The 50 years since MLK’s assassination

Fifty years ago this evening, the Rev. Dr. Martin Luther King, Jr. was assassinated. His struggle for civil rights had already made history by that time. But his murder by a white supremacist career criminal became a defining moment for modern America because it highlighted just how important his work was.

Since then, the nation has changed dramatically, and with respect to race relations, mostly for the better. The clearest evidence of this is that no one under the age of 50 today can fathom the society King was working to change. They are puzzled that anyone could have felt and expressed such open hatred and contempt for their fellow man just on the basis of his skin color.

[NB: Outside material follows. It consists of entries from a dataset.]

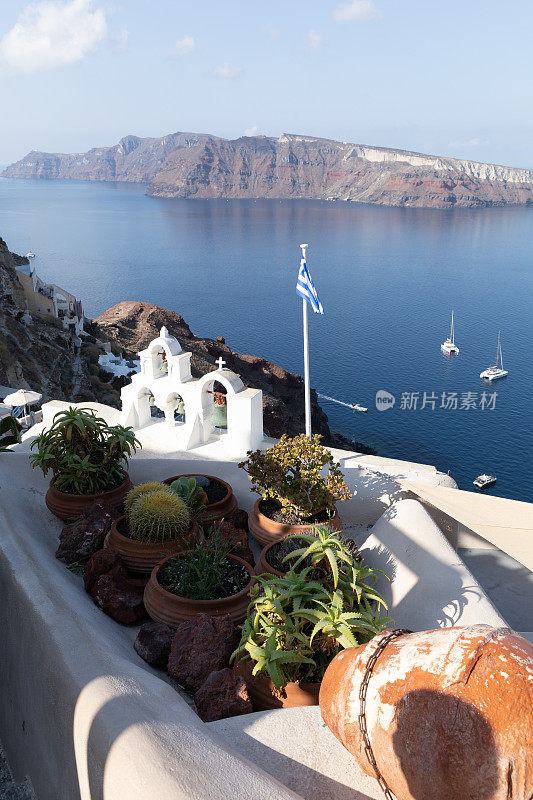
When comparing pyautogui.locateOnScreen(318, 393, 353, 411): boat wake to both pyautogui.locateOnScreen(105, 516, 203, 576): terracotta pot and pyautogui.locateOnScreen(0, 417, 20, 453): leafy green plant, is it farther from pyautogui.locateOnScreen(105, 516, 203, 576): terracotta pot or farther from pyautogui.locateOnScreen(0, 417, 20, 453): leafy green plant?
pyautogui.locateOnScreen(105, 516, 203, 576): terracotta pot

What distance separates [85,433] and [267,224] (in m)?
158

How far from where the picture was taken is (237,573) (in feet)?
16.0

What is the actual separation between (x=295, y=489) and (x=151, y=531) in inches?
56.2

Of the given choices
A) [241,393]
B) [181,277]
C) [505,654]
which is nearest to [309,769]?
[505,654]

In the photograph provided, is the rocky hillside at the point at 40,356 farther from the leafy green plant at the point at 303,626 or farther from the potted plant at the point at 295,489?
the leafy green plant at the point at 303,626

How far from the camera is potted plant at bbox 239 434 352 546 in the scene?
5.75 metres

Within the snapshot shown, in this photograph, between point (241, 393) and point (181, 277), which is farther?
point (181, 277)

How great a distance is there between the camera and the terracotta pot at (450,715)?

Today’s young people, and many of the not-so-young, can hardly believe that, through the childhood of their own parents or grandparents, millions of citizens simply accepted contempt and government-enforced segregation as immutable parts of life. They can hardly believe that, just a few decades before they were themselves born, police and onlookers engaged in the Rebel Yell as obviously peaceful marchers were tear-gassed and beaten at Selma.

America remains imperfect, but our last 50 years contradict those who argue that we still live in anything like the Jim Crow era. Nothing today compares to the lawlessness, terrorism — King’s house was bombed in 1956 — and lynching that was routinely visited half a century ago on black people who merely tried to exercise their rights to vote, engage in commerce, or move freely.

As evidence of how much the nation has changed, it elected a black president ten years ago with the largest popular vote in history. It then re-elected him. And to demonstrate that he wasn’t chosen reluctantly or from blind partisanship, he won with millions of votes from people who later went on to support his astoundingly dissimilar Republican successor, President Trump.

No longer are there areas of life or positions of authority and trust off-limits to anyone based on race. African Americans have now chaired both major political parties, both of which are committed to equal rights irrespective of race. They have headed or head 12 of the 15 federal cabinet departments. Two have sat on the Supreme Court. The executive editor of the New York Times and the anchor of America’s most-watched nightly news show are black men.

Racist ideology has been so effectively stigmatized that few dare practice it openly — and that’s a good thing. The Charlottesville Nazis, having had their 15 minutes of fame, have hardly shown their faces since their hate-fest last year.

It’s also a positive development that most people understand why President Barack Obama’s shameful friendly meeting ten years ago with Louis Farrakhan, a vicious racist and anti-Semite, was covered up. The need to conceal it is a testament to King’s legacy as well.

In King’s day, news cameras awakened the nation to the violent abuse Southern authorities were inflicting on peaceful protesters in places like Selma and Birmingham. The vices of King’s enemies made the nation recognize the legitimacy and urgency of his cause. Again today, thanks to the ubiquitous cellphone camera, another massive national awakening is taking place about indefensible police killings of black men such as Philando Castile, Eric Garner, and Walter Scott. Aside from a few fringe elements that view the very existence of police as the real problem, everyone is on the same page and wants to figure out what reforms can prevent this from happening again.

This issue was familiar to King, who declared that, “We can never be satisfied as long as the Negro is the victim of the unspeakable horrors of police brutality.”

America has mostly become a better place on race, but it has also changed in some ways for the worse after King’s murder. The absence of his Christian voice of reason and nonviolence was felt acutely as more radical and even violent voices grew louder. But King understood on the one hand how to demand all of his rights without giving an inch, and on the other how “not [to] allow our creative protest to degenerate into physical violence,” as he put it in his most famous speech on the Washington Mall.

King also cautioned against a vengeful “distrust of all white people” in exchange for a century of rights unjustly denied after the ratification of the Fourteenth Amendment. Instead, he argued that whites would come around, as many already had, recognizing “that their destiny is tied up with our destiny, and they have come to realize that their freedom is inextricably bound to our freedom.”

King’s life should remind everyone who loves the Constitution that all the freedoms it outlines and the rule of law itself depend on that inextricable bind — on the civil rights of every person being respected. As King put it, “We cannot walk alone.”